Rutgers hosts New Mexico team with unique approach on either side of ball
Exotic isn’t the first word that comes to mind when thinking of Albuquerque, New Mexico — the largest city in the Cactus State known more for the desert scenes in Breaking Bad and hosting the world’s most popular hot air balloon festival than as a vacation destination.
But exotic was precisely the word used by Rutgers head football coach Chris Ash to describe the New Mexico football team’s style of play on the defensive side of the ball, one of the many compliments he showered his team’s next opponent with following last Saturday’s win over Howard.
“We have a real game next weekend,” he said following his first win as a head coach, a 52-14 comeback over the Bison. “They do a lot of exotic things on defense that create problems. So this is a real football team and a real test for us next week.”
The Lobos (1-1) bring a 3-4 base defense to the Banks for this Saturday’s matchup with the Scarlet Knights (1-1), a different approach the offense must adjust to as they continue to adapt to the power spread offense.
“I’ve seen a quite bit of film. They’re definitely a physical team,” said senior wide receiver Andre Patton. “They definitely have a lot of leadership, a lot of older guys that have experience in the game, so we’re definitely going to be going up against a good team and we just have to go and play with the best we got.”
The defense is one of the many things that Bob Davies’ team does differently than most teams in college football.
New Mexico is typically known for its exotic qualities on the offensive side of the ball, but Ash went with the word unique to describe its triple-option attack. The offense is a variation of the one run by the academy schools, only this one is operates out of the pistol formation rather than the traditional wishbone run by Army and Navy.
A majority of the Knights listed as starters on defense for the contest have experience playing at least one of the academy schools in their careers in Piscataway, but though the offenses are similar in name, they’re much different in practice, Ash said.
Comparing the Lobos’ offense to that of Army would be similar to assuming that playing the Knights’ run-first power spread would prepare a team to face the air-raid style offense of Mike Leach’s Washington State.
“They’re a triple-option team, but they’re also committed enough to throwing the football that they do a good job of it and can do it when they need to or probably just when they want to,” said defensive coordinator Jay Niemann. “So it’s a better passing attack than what you see with a traditional, what you would refer to as the old wishbone kind of an offense. And it's a more diverse run game. They have a very diverse run game, so get stretched in the pass game and the run game makes it really hard to defend.”
New Mexico can throw the ball, but where it shines is in the run game.
The Lobos have gained 649 yards rushing in their first two games, scoring eight touchdowns in the process.
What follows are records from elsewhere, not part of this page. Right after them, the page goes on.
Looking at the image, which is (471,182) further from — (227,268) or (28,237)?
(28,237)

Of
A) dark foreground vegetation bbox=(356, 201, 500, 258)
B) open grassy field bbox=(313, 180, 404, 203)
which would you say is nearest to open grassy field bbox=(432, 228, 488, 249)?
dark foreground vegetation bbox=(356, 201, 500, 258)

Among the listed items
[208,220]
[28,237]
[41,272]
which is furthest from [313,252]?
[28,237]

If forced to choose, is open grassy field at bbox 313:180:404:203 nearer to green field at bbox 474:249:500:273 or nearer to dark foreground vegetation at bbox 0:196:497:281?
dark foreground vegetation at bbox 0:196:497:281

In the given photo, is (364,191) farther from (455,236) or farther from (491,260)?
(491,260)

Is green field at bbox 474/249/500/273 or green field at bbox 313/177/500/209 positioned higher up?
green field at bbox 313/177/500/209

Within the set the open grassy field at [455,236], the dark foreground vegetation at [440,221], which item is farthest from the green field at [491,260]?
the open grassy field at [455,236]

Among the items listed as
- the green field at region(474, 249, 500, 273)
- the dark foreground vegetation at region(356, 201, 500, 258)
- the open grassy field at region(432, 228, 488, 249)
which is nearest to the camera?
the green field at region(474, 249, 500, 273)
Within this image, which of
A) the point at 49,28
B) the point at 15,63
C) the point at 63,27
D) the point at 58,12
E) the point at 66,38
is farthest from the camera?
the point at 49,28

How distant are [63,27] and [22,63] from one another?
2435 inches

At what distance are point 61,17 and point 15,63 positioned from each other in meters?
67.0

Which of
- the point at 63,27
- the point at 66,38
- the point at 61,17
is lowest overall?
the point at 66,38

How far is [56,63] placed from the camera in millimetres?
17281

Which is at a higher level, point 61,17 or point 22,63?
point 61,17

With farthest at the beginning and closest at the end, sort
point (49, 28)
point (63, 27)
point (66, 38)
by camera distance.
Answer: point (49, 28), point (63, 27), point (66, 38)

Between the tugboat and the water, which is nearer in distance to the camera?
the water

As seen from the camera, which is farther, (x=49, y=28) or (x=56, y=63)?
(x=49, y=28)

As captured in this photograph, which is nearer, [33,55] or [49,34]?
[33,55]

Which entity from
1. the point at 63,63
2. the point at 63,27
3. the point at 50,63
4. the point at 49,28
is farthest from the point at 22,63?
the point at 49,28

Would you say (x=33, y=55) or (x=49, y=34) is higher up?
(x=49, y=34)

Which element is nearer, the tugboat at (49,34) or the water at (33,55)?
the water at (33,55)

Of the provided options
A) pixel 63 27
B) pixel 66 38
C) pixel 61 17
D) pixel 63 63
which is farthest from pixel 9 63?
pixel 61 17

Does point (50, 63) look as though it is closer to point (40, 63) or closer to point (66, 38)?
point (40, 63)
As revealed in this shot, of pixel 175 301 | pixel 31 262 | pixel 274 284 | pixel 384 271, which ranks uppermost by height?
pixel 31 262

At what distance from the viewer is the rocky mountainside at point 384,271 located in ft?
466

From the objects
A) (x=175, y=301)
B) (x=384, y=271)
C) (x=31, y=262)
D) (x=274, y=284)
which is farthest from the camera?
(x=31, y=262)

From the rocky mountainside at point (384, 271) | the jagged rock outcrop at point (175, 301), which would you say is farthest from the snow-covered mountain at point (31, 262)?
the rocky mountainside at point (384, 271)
Half of those scores and a quarter of the yards were gathered by Teriyon Gipson, who will miss the game Saturday due to sustaining a concussion in the final minutes of last week’s loss to New Mexico State.
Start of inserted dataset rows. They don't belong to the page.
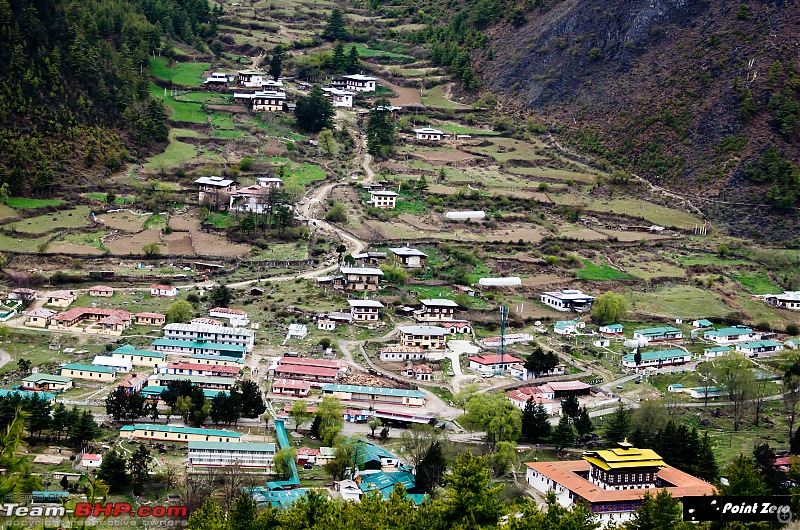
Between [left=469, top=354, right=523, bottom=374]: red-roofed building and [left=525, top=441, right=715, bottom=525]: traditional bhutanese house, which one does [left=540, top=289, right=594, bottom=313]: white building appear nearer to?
[left=469, top=354, right=523, bottom=374]: red-roofed building

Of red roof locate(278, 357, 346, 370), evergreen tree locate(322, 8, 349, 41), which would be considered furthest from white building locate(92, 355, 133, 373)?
evergreen tree locate(322, 8, 349, 41)

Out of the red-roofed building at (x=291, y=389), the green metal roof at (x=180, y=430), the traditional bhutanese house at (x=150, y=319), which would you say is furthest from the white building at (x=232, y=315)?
the green metal roof at (x=180, y=430)

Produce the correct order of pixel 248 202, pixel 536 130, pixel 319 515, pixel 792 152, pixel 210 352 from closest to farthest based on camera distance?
1. pixel 319 515
2. pixel 210 352
3. pixel 248 202
4. pixel 792 152
5. pixel 536 130

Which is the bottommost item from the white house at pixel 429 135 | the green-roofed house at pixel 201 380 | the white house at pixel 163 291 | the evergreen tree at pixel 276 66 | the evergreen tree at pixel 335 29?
the green-roofed house at pixel 201 380

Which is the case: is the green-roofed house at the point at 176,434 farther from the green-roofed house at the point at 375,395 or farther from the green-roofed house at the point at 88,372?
the green-roofed house at the point at 375,395

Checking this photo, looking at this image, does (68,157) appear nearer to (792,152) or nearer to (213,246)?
(213,246)

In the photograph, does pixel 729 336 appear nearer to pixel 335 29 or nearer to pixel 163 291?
pixel 163 291

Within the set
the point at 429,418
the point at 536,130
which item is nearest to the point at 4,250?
the point at 429,418
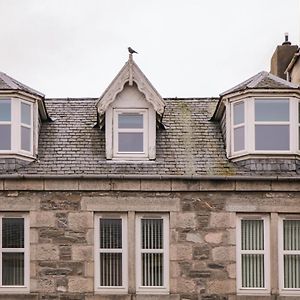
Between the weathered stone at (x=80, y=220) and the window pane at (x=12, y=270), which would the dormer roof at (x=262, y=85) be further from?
the window pane at (x=12, y=270)

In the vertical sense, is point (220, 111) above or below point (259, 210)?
above

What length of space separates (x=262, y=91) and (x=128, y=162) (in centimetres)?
374

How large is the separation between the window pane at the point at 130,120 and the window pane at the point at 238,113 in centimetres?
234

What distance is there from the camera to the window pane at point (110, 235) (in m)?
18.9

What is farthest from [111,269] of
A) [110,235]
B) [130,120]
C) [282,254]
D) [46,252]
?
[282,254]

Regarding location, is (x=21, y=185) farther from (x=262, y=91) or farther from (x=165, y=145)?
(x=262, y=91)

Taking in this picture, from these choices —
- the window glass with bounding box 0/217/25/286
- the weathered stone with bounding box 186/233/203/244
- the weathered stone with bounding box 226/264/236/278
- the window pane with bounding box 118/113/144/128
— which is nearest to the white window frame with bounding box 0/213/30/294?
the window glass with bounding box 0/217/25/286

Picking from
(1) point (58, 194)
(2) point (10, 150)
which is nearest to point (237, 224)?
(1) point (58, 194)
Without its biggest threat in the run game, New Mexico will still have plenty of weapons on the ground, with second leading rusher Tyrone Owens and quarterback Austin Apodaca still available, along with redzone threat Richard McQuarley, who has three rushing touchdowns in just 18 carries.
The loss of Gipson is a boost for Rutgers as it plays its final non-conference game ahead of a gauntlet of top teams as it enters its Big Ten schedule
After hosting the Lobos, the Knights welcome an Iowa team that won the Big Ten West division and went 12-1 last season, then travel to Columbus to take on No. 4 Ohio State at the Shoe and then return back home to host a No. 5 Michigan team much improved from the one they defeated for their first Big Ten win in 2014.
But before going through one of the toughest three-game stretches any team will face this season, Ash and company are focused on going through the unique and exotic challenges presented by New Mexico.
“Every game is tough. It’s not just the Big Ten schedule, every game’s tough,” Ash told reporters Thursday. “Every game is important to win and every game’s a championship game, and that’s the way we have to prepare. That’s the way we’re practicing and that’s the way we’re approaching this ... week, (and) we’ll approach 10 weeks from now. We’re in the improvement phase and every detail is important, every game is important, and we need to go out and perform to the best of our ability.”